Even though the Fed is likely to hold off from new moves at its two-day gathering after taking significant action last month, its policy statement on Wednesday will be closely scrutinised.
Gold eased $5.40 to $1,722.89 an ounce by 6.05am GMT after falling to a six-week low around $1,713 on Monday — a level which ignited demand from jewellers and speculators in Asia.
"We are not expecting much, unless there are surprises from the Fed. So I believe gold will still be trading within this band. A lot of investors are also eyeing the outcome of the presidential election in the US," said Brian Lan, MD of GoldSilver Central in Singapore.
"On the local market front, there’s still very positive demand from clients. We see more clients coming to purchase gold, especially whenever there’s a price dip."
US gold for December was at $1,723.90 an ounce, down $2.40.
The US central bank’s policy-setting Federal Open Market Committee (FOMC) starts its meeting on Tuesday and is scheduled to release a statement on its policy deliberations at about 6.15pm GMT on Wednesday.
"Markets could also be positioning ahead of the FOMC meeting as the Fed has previously talked up its capacity to support the US economy, but we are not expecting any signs of fresh stimulus," ANZ said in a report.
In other markets, Asian shares were lacklustre with the corporate reporting season getting under way in the region, as investors stayed cautious after global shares faltered overnight on weak earning reports and outlook.
The euro held steady against the dollar as expectations that Spain would apply for a bail-out helped support the euro in recent weeks, but uncertainty over the timing of such a move has limited its gains.

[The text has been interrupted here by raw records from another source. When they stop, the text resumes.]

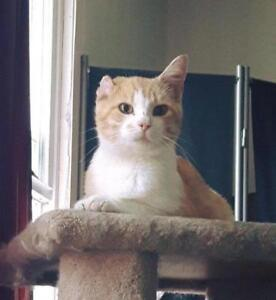 "Young Male Cat - Domestic Short Hair (Orange & White): ""Lopsy"""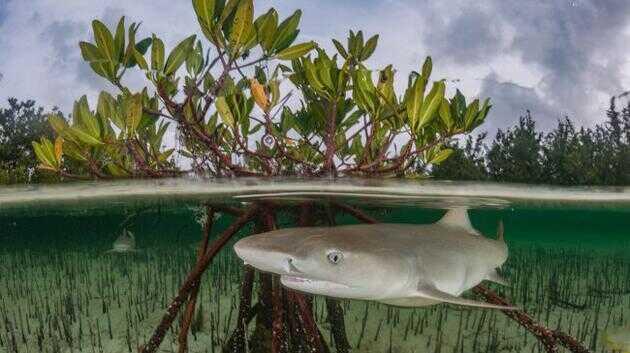 柠檬鲨(学名:Negaprion brevirostris)主要生活在浅海沿岸的栖息地,如红树林、海湾和珊瑚礁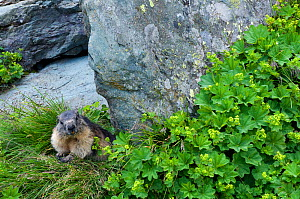 Alpine marmot (Marmota marmota) sheltering under rock, Hohe Tauern National Park, Austria, July - Edwin Giesbers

The physical gold market was subdued after seeing strong demand from top consumer India following a drop in prices on Monday. Premiums were steady in Singapore at 80c.
"Perhaps India will buy again if prices don’t move extensively higher. There’s one thing to note though — Indonesia and Thai currencies are strong, so gold has become less appealing as an investment," said a dealer in Singapore.
In India, demand jumped overnight after a rebound in the rupee cut prices by 1% during the country’s festival season, which will peak next month with Diwali.